Queues & Parallelism
Queues allow you to run functions with managed concurrency. They are useful for controlling the number of functions run in parallel, or the rate at which functions are started.
To create a queue, specify its name:
from dbos import Queue
queue = Queue("example_queue")
You can then enqueue any DBOS workflow, step, or transaction. Enqueuing a function submits it for execution and returns a handle to it.

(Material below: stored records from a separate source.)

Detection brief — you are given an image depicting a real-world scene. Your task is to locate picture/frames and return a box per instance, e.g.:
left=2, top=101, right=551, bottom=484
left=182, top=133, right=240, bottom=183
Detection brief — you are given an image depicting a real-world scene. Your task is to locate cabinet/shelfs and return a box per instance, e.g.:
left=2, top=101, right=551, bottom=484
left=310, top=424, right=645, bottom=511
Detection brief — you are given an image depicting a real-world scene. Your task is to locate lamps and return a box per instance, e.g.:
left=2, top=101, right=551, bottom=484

Queued tasks are started in first-in, first-out (FIFO) order.
queue = Queue("example_queue")
@DBOS.step()
def process_task(task):
...
task = ...
handle = queue.enqueue(process_task, task)
Queue Example
Here's an example of a workflow using a queue to process tasks concurrently:
from dbos import DBOS, Queue
queue = Queue("example_queue")
@DBOS.step()
def process_task(task):
...
@DBOS.workflow()
def process_tasks(tasks):
task_handles = []
# Enqueue each task so all tasks are processed concurrently.
for task in tasks:
handle = queue.enqueue(process_task, task)

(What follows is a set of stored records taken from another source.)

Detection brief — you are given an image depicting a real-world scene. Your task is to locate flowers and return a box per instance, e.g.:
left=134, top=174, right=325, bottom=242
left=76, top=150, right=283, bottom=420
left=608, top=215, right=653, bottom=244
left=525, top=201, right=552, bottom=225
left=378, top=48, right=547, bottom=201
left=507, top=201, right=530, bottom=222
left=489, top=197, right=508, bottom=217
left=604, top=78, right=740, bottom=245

task_handles.append(handle)
# Wait for each task to complete and retrieve its result.
# Return the results of all tasks.
return [handle.get_result() for handle in task_handles]
Enqueue with DBOSClient
DBOSClient
provides a way to programmatically interact with your DBOS application from external code.
Among other things, this allows you to enqueue workflows from outside your DBOS application by connecting to Postgres directly.
Since DBOSClient
is designed to be used from outside your DBOS application, workflow and queue metadata must be specified explicitly.
Example:
from dbos import DBOSClient, EnqueueOptions
client = DBOSClient(os.environ["DBOS_DATABASE_URL"])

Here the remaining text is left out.